▶ _The task_:
Reproduce each of the following records verbatim, without any alteration.

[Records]
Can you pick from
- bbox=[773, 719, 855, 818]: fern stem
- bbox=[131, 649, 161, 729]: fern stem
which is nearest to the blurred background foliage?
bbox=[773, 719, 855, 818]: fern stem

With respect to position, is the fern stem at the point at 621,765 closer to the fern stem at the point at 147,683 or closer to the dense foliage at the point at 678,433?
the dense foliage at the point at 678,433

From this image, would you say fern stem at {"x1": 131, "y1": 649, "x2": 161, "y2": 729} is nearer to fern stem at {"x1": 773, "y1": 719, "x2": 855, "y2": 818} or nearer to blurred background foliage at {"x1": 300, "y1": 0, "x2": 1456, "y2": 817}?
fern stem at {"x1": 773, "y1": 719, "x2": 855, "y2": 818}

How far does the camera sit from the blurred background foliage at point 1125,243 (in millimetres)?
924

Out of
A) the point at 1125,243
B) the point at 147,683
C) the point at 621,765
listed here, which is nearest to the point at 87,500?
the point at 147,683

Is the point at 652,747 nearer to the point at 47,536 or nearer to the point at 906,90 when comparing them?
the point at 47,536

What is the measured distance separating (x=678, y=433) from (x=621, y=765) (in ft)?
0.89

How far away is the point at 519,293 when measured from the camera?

▶ _Exercise output_:
Can you pick from
- bbox=[773, 719, 855, 818]: fern stem
- bbox=[131, 649, 161, 729]: fern stem
which is nearest to the blurred background foliage?
bbox=[773, 719, 855, 818]: fern stem

With respect to position, is the fern stem at the point at 621,765 closer to the fern stem at the point at 147,683 or closer to the dense foliage at the point at 678,433?
the dense foliage at the point at 678,433

From this image, would you say fern stem at {"x1": 131, "y1": 649, "x2": 161, "y2": 729} is nearer to fern stem at {"x1": 773, "y1": 719, "x2": 855, "y2": 818} or nearer to blurred background foliage at {"x1": 300, "y1": 0, "x2": 1456, "y2": 817}?
fern stem at {"x1": 773, "y1": 719, "x2": 855, "y2": 818}

How far does the camera sit from the blurred background foliage at point 1125,243 (in millimetres)?
924

Out of
A) the point at 1125,243
B) the point at 147,683
C) the point at 621,765
listed here, which is nearest to the point at 87,500?
the point at 147,683

Is the point at 652,747 nearer to the point at 47,536 or nearer to the point at 906,90 when comparing them?
the point at 47,536

What is the measured distance separating (x=678, y=433) from (x=621, y=765) (in ft)?
0.89

How far away is the point at 519,293 when measured from the camera?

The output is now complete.